Carro algum chega ao povoado de Águas Calientes, base para quem visita o sítio arqueológico. Ou você chega a pé, via Trilha Inca Clássica, ou terá obrigatoriamente de pegar um trem - seja por 3h30 desde a Estação de Poroy, a 20 minutos de Cusco, ou mais comumente desde a Estação de Ollantaytambo, uma das cidades mais bacanas do Vale Sagrado. Mesmo quem faz o Caminho de Salkantay ou viagens de carro pelo Vale de Lares tem que parar em Ollanta para pegar o trem, com uma viagem que dura 90 minutos. E aí surge a dúvida: qual dos trens pegar?

Chamado Expedition, o trem básico custa US$ 77 e é operado pela Inca Rail. Ainda que seja o mais econômico, tem o mesmo visual incrível dos outros trens. Quem quiser pagar só um pouco mais pode viajar no VistaDome, que tem teto panorâmico para ver melhor os topos das montanhas. Sai por US$ 96 pela Peru Rail. Prefere chegar com pompa, boa música, comendo e bebendo bem? Então invista US$ 535 no Hiram Bingham. Os mimos todos, aliados a um visual espetacular, valem o quanto custa para quem pode pagar.

Road trip entre pueblos

Nem caminhadas pesadas, nem viagens de trem sem andar nada. Em 2016 e 2017, embarquei por duas vezes em superfotogênicas viagens de carro de cinco dias pelo Vale Sagrado e pelo Vale de Lares, que ficam no caminho entre Cusco e Machu Picchu.

Estas
road trips entre a antiga capital inca e a atual meca do turismo arqueológico da América Latina são organizadas por hotéis que ficam no caminho. São eles que conduzem o roteiro de carro em que o hóspede escolhe quando e quanto quer andar por trilhas incas alternativas. No restante da rota, o viajante segue curtindo o conforto de uma van.

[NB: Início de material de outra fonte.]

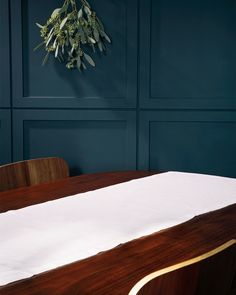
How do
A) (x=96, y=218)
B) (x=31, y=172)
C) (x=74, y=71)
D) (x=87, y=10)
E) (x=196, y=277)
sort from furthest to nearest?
(x=74, y=71), (x=87, y=10), (x=31, y=172), (x=96, y=218), (x=196, y=277)

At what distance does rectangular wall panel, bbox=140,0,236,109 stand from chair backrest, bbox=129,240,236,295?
2302mm

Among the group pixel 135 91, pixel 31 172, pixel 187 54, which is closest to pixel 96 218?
pixel 31 172

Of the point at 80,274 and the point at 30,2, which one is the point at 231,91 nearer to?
the point at 30,2

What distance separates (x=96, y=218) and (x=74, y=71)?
1.85 m

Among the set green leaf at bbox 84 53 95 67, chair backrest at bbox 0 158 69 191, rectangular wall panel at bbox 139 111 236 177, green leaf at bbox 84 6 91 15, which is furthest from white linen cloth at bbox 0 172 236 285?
green leaf at bbox 84 6 91 15

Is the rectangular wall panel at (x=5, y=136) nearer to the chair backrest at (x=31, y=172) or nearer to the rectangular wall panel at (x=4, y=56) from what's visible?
the rectangular wall panel at (x=4, y=56)

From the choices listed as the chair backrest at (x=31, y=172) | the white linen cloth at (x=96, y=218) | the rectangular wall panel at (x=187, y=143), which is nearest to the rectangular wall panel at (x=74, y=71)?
the rectangular wall panel at (x=187, y=143)

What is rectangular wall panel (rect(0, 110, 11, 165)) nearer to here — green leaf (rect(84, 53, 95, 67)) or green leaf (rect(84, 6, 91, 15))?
green leaf (rect(84, 53, 95, 67))

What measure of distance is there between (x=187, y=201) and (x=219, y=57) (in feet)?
5.47

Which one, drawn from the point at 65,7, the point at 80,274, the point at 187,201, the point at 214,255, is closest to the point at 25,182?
the point at 187,201

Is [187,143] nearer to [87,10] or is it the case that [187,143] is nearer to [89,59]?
[89,59]

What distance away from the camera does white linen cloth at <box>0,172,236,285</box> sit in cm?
106

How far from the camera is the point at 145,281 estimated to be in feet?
2.20

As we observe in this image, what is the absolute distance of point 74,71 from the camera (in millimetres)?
3064
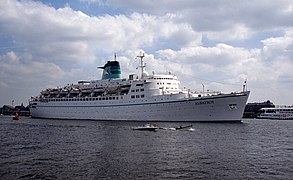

Ideal para quem viaja em turmas de amigos - como era o meu caso - ou com família, as road trips pelas estradas andinas permitem fazer uma imersão na cultura, na culinária e nos ofícios dos pueblos. Nos dois casos, minhas jornadas foram conduzidas pelo
Mountain Lodges of Peru, grupo de hotéis de montanha rústico-chiques que proporciona hospedagem e passeios por lugares com poucos turistas. Nessas comunidades no meio do nada, é fácil interagir com as pessoas e viver um pouco da rotina dos moradores.

Em 2016, eu estava em um grupo de criativos do Projeto Creators, da operadora Terramundi, e notei bem essa interação no Vale de Lares. A chef de cozinha Bel Coelho, por exemplo, ajudou os cozinheiros a preparar ceviches para o jantar no lodge de Huacahuasi. Neste hotel, os próprios nativos co-gerenciam o espaço, vestindo seus trajes típicos e multicoloridos. Na mesma viagem, o músico Bem Gil tocou com músicos locais e a estilista Flávia Aranha, que pesquisa técnicas ancestrais com uso de tecidos e tingimentos naturais, trabalhou junto às tecelãs tradicionais do povo de Choquecancha.

Quando voltei para repetir o roteiro em um grupo de jornalistas, em 2017, fizemos esticadas mais longas, de 3 ou 4 horas por dia, a lagos ou montanhas fantásticas, sempre pernoitando em um lodge diferente a cada noite. Participamos até de um ritual de agradecimento a Pachamama, a Mãe Terra, com um xamã peruano.

Ao chegar, enfim, à cidade sagrada, vivi uma experiência inédita: escalar a montanha Machu Picchu, com 3.082 metros de altitude, que rivaliza com Wayna Picchu como um dos pontos mais altos (e possíveis de visitar) para observar, de camarote, o sítio arqueológico.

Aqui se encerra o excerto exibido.